The sale denomination of this beverage will have to obey the imposed rules. The use of the term “absinthe” is likely to create a confusion on the nature of the marketed product with the prohibited beverage resulting from the big wormwood (absinthe), so, it is advisable not to refer to the word “absinthe” but only to the extracts or bases of the wormwood plant.
The products manufactured this way are wormwood plants-based spirits. Moreover, the word absinthe must be written in the same font than “ .. –based spirits” to avoid any fraud towards the consumer.
The color is clear and natural, but not really green. More of a hay/straw color. No visible sediment.
The louche seems a bit unnaturally slow, really only starting after close to a full measure of water is added. It does show as very thick and oily after that point.
The aroma is average before water, but the boquet definitely opens up after louching. A bit medicinal, with wormwood and anise.

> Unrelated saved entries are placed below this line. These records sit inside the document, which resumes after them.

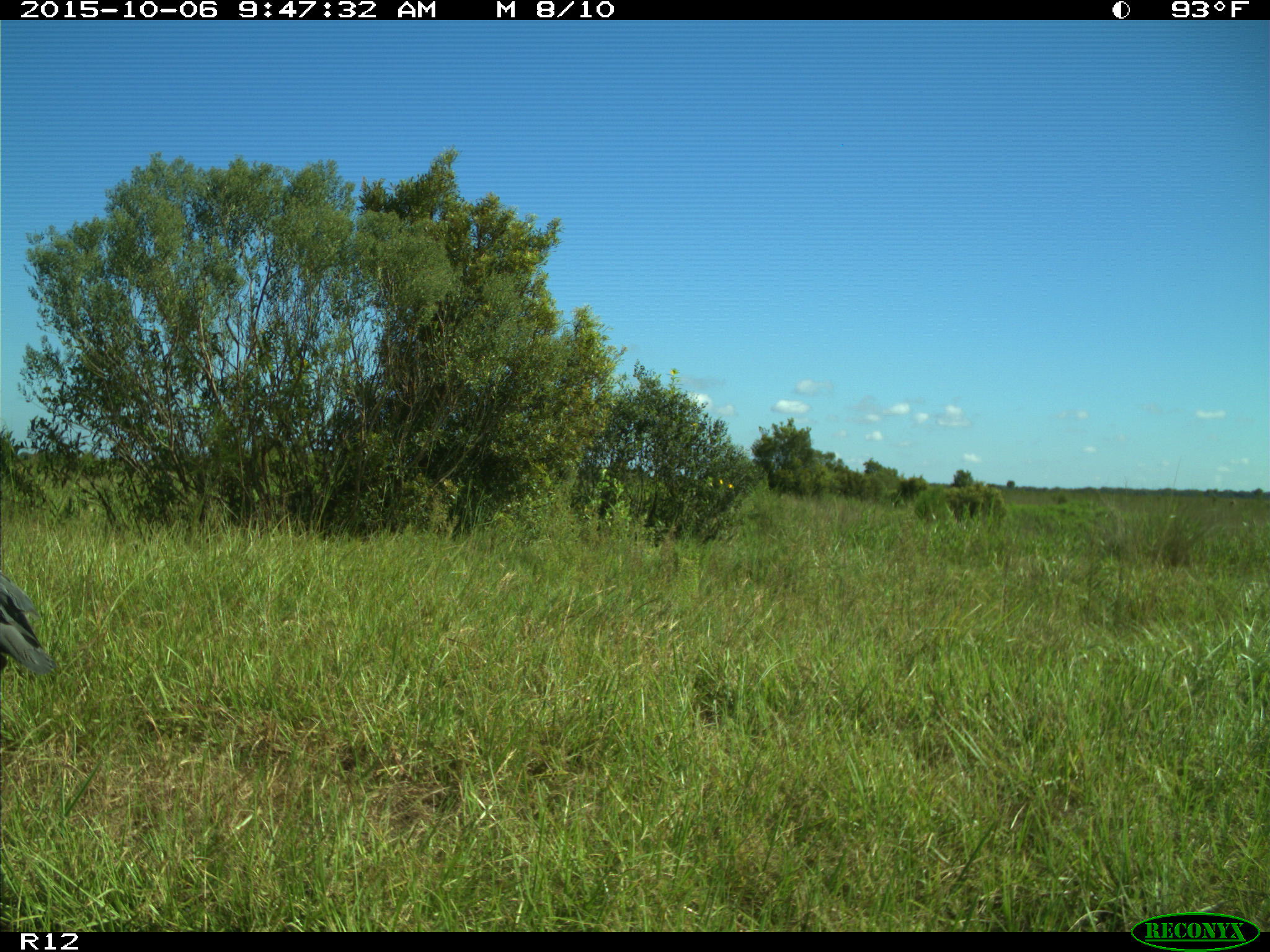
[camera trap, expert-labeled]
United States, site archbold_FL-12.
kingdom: Animalia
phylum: Chordata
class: Aves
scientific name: Aves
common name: birds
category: unidentified bird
Unidentified bird (birds) (Aves).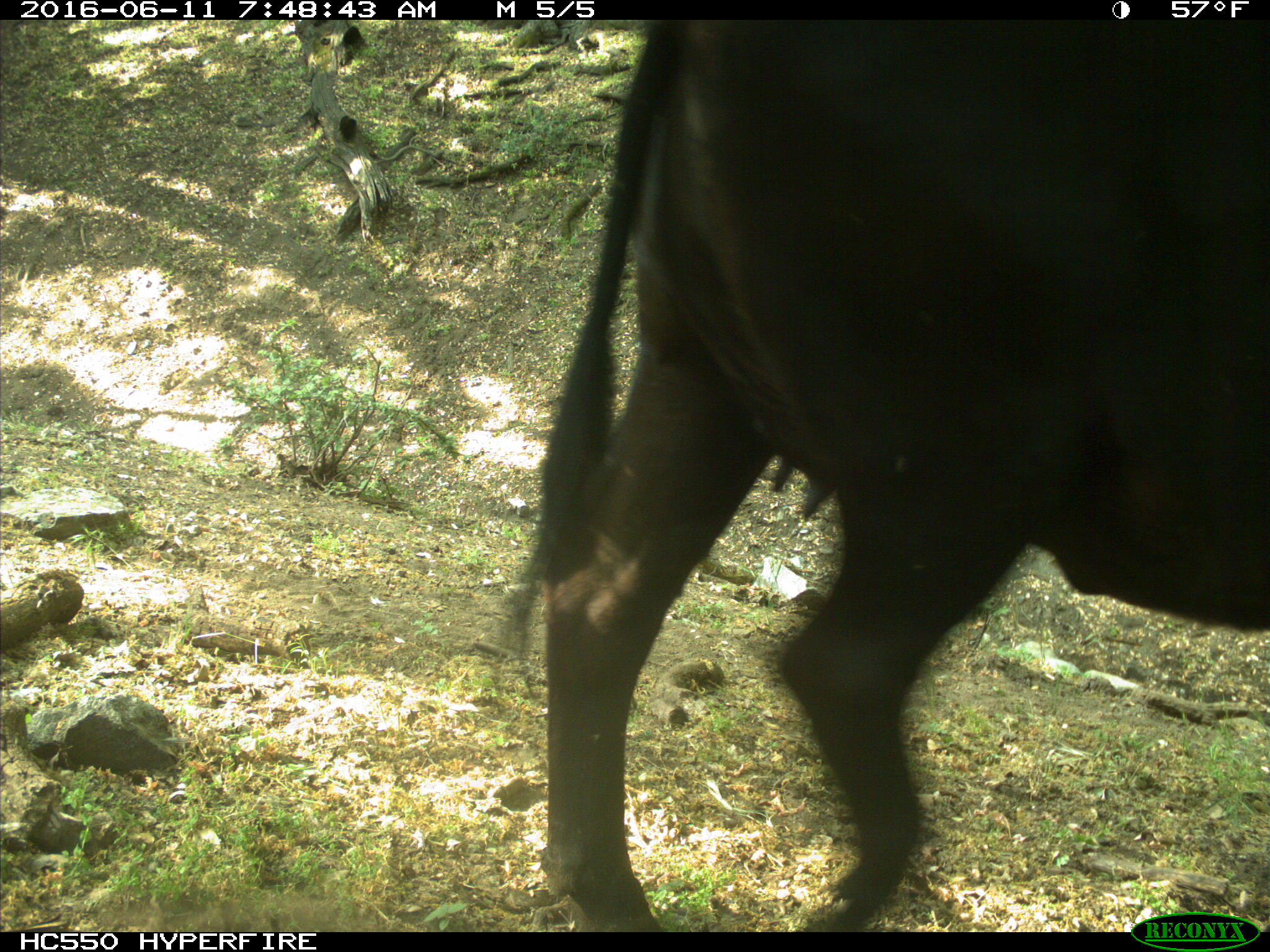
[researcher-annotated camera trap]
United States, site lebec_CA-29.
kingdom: Animalia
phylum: Chordata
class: Mammalia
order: Artiodactyla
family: Bovidae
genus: Bos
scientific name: Bos taurus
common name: domestic cow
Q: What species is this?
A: Bos taurus (domestic cow).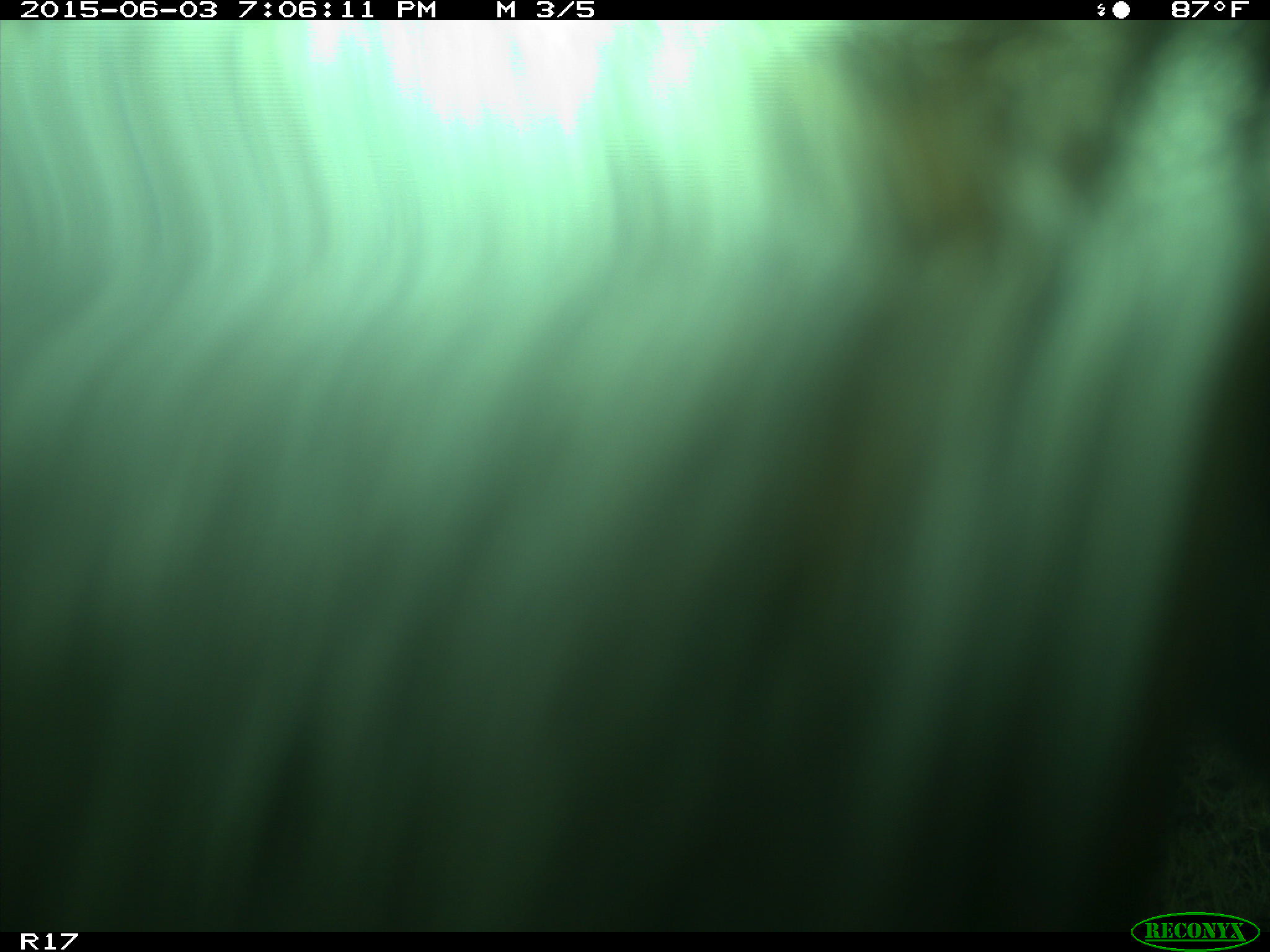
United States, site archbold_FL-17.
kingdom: Animalia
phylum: Chordata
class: Mammalia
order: Artiodactyla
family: Bovidae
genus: Bos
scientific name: Bos taurus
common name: domestic cow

The taste is decent but unremarkable, but tends to burn a bit on the way down. A tad too astringent.
Overall, nothing bad, but nothing great. A decent beginner's absinthe.
Pale but nice golden color. Clear and natural.
The louche is quite attractive, but not very special.
It has strong scent of wormwood, green anise accompanied with star anise, some hyssop also gentian scent and pleasant alcohol bite out of the bottle. It is quite simple and not floral but intriguing and velvety as tobacco.
FLAVOUR / MOUTH-FEEL:
Actually it is not so harsh and bitter as I thought. It has no more bitterness than the other absinthes, but some nice spiciness, I believe because of a gentian. All ingredients are very good balanced and the first impression is that this absinthe was made with care. It is good with or without sugar.
Greener color and more complexity are missing in this absinthe but I don’t want Lemercier to make any changes in the recipe ‘cause I like it very much as it is. For that price it is a very pleasant, good quality drink which is perfect for novices and as everyday’s absinthe.
On the other hand, the louche is spectacular and pleasant to look at. Because of skrewed colouration, the colour of a louched absinthe is very grim, unpleasant, whitened Payne's grey.
Aroma is resinous if that is the right word, whereas the flavour builds upon bitterness and lightness the same time, taste is, in fact, a great mystery whether to be that wrong or just that not bad, to put it simply.
Bitterness is too long lingering on the palate, whilst the rest of the herbs seem to be limited somehow.